About This Pork Neck Bones Recipe
Pork neck bones make for a hearty, delicious meal that’s bursting with flavor despite having a low price tag. They really pack a punch of taste when it comes to cooking. The small amount of meat on them gives you plenty of seasoning, and the bone is where much of the flavor profile stems from.
The best part? Once cooked, the meat literally falls off the bone, so you can enjoy juicy, flavorful bites without even having to work for it!
If you want something rich and savory, pork neck bones are the way to go. All they need is a bit of low-and-slow simmering, and you’ll be rewarded with mouthwateringly tender and juicy meat that well surpasses any regular cut.
If you’re interested in soul food cuisine, these pork neck bones are an excellent addition to collard greens and Southern cornbread.
Don’t be afraid of experimenting with different flavors; this is one dish where the sky truly is the limit!
What You Need for This Pork Neck Bones Recipe
- Pork Neck Bones: When you’re getting pork neck bones at the butcher shop or grocery store, take a few minutes to inspect the packages of neck bones and determine which ones have the most meat.
- Paprika: I like to use smoked paprika because it adds an irresistibly woodsy aroma to the food.
- Garlic Powder: Whether you’re using it to season meat, mix it into a dip, or sprinkle it onto mashed potatoes, garlic powder has been helping bring dishes to life for years. The aromatic and flavorful powder is an easy and convenient way to add a depth of flavor to any dish. Best of all? A little bit goes a long way — so you don’t need too much to get the full effect of garlic’s signature taste!
- Broth: I like to use vegetable broth for cooking pork because, unlike water, it adds more taste and helps bring out the flavors of the meat.
- Onion: Although they can bring tears to your eyes and have a strong smell, onions have a fragrant and flavorful taste that adds depth to any dish.
- Broth: I have used vegetable broth, but it can be substituted with any other broth. Chicken or pork broth, or even simply water, will work well in this recipe. Just make sure to use enough liquid to cover the pork neck bones.
- Paprika: I like to use smoked paprika, but regular sweet paprika will also be great.
How can I store these pork neck bones?
You can store the cooked pork neck bones in the fridge in an air-tight container for 3 to 4 days. If needed, you can also freeze them for up to 3 months. Defrost them overnight in the fridge, then reheat them.
What can I serve the pork neck bones with?
They pair very well with rice, greens, or mashed potatoes.
Where can I find the pork neck bones?
You can find them in local grocery stores, specialty markets, or even some Asian grocery stores.
Pork Neck Bones
With wonderfully tender, juicy, and flavorful meat that falls off the bone, this pork neck bones recipe is perfect for those chilly nights when you crave something hearty and delicious.
Yield: 4 servings
How To Cook Pork Neck Bones Step By Step
Pat the pork neck bones dry with a kitchen paper towel and season with smoked paprika, garlic powder, salt, and pepper.

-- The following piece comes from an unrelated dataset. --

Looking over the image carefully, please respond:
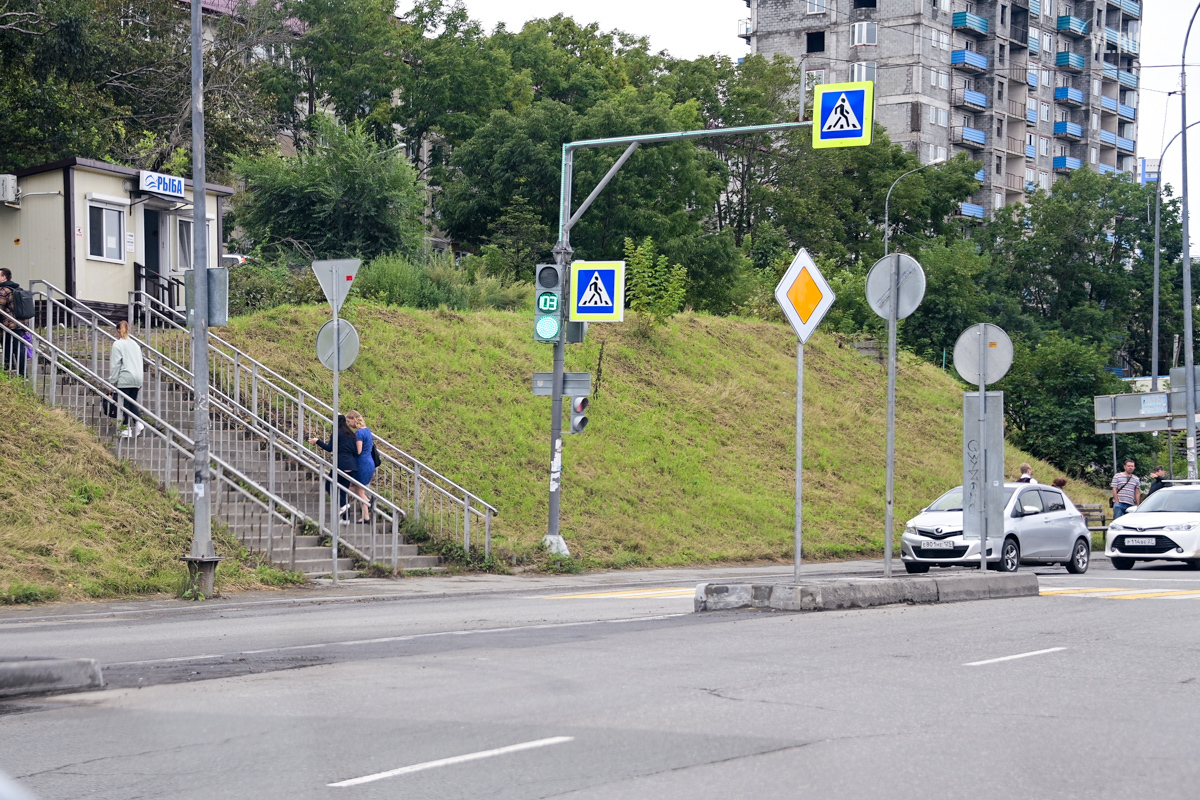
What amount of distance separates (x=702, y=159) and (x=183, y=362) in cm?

Heat the extra virgin olive oil in a large pot over medium heat, then add the seasoned pork neck bones.
Sear the pork neck bones on all sides.
Add finely chopped onion and sauté for 2-3 minutes or until soft and fragrant.
Add the vegetable broth to the pot and make sure the bones are submerged. Then, adjust to medium-low heat, cover the pot, and let it simmer for 2 to 4 hours or until the meat falls off the bone.
Serve with your favorite side dishes.
- When adding the vegetable broth to the pot, use a wooden spoon or a spatula to deglaze the pot by scooping up any brown bits. Leave them in the pot for additional flavor.
- The longer the pork neck bones cook, the more tender they will be. Usually, it takes between 2 to 4 hours to have fall-off-the-bone meat.